▶ **WORK INSTRUCTION 1**: In the listing, rewrite the part that opens with the line containing "アクリルチャーム べリエちゃん 一番くじ" and closes with the line containing "外汇兑换券50元价格（外汇兑换券10元）", changing "一番くじ" to "Ichiban Kuji" and keeping everything else the same. Omit the pictures.

═════ PAGE TEXT ═════

At gigs and festivals, I noted how Swedish people remained quite idle despite the tunes. I had learnt that all Swedish artists start performing ten minutes late. I'd taken note of people taking the chance to leave during the second-to-last song of the concert. I knew that chanting "en gång till" ('once again') for an encore was actually a way to pinpoint that second-to-last song, when people took flight to avoid the scrum of a mass exodus.

And even though at every concert or festival I went to, I saw someone singing, the subdued atmosphere meant that I felt no closer to the artist than I would in front of my television or on Youtube. I was not in communion with the artist. I was not experiencing something, I was watching something happen. A concert in Sweden has always been for me a calm, sober, not too much, not too little experience. Yes, a concert in Sweden is the perfect place to understand the word lagom.

At least, that is what I used to think.

That all changed this week, on Tuesday evening, when I entered the Stockholm outdoor museum Skansen at 4pm; when I saw girls with Håkan Hellström bags on their shoulders in the queue, when I saw families going up the hill toting picnic baskets and blankets. Some had binoculars with them.

═════ SOURCE MATERIAL ═════

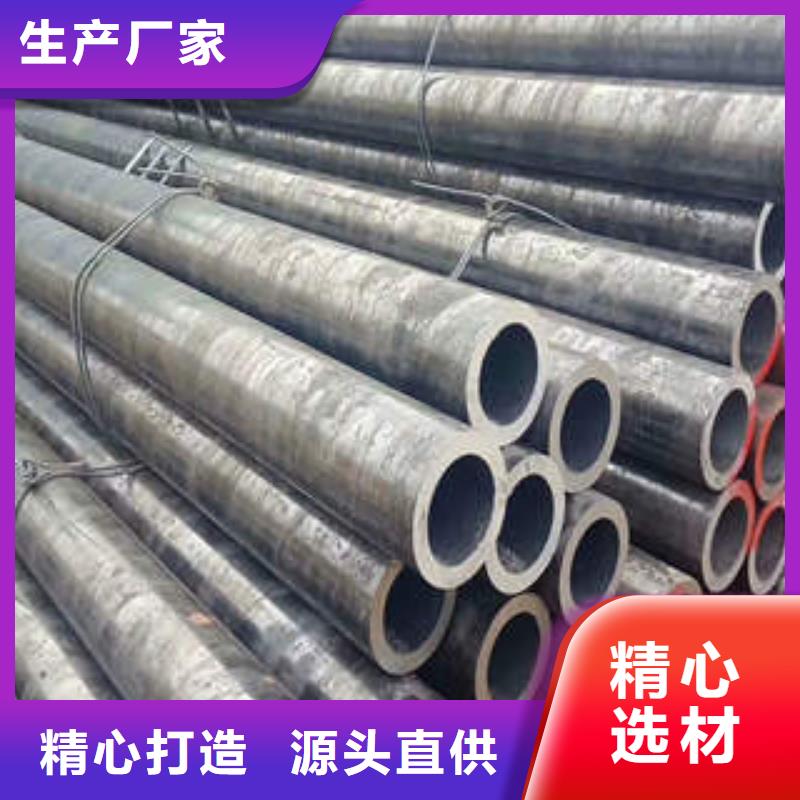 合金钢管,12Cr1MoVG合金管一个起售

═════
═════ SOURCE MATERIAL ═════

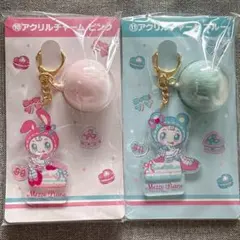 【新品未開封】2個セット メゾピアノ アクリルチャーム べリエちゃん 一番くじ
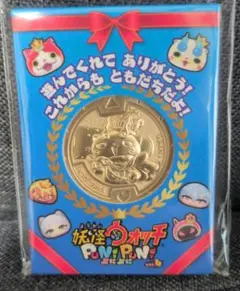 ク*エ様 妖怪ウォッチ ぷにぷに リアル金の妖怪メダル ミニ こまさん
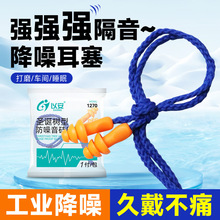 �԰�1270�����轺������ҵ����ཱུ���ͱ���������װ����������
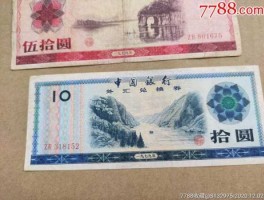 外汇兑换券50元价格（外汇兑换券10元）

═════

▶ **WORK INSTRUCTION 2**:
Answer these about the piece on Swedish concerts:
(a) How late do all Swedish artists start performing?
(b) At what time did the writer enter Skansen?
(c) What does "en gång till" mean?

▶ **RESPONSE AREA 1**:
 【新品未開封】2個セット メゾピアノ アクリルチャーム べリエちゃん Ichiban Kuji
 ク*エ様 妖怪ウォッチ ぷにぷに リアル金の妖怪メダル ミニ こまさん
 �԰�1270�����轺������ҵ����ཱུ���ͱ���������װ����������
 外汇兑换券50元价格（外汇兑换券10元）

▶ **RESPONSE AREA 2**:
(a) Ten minutes late.
(b) At 4pm.
(c) 'Once again'.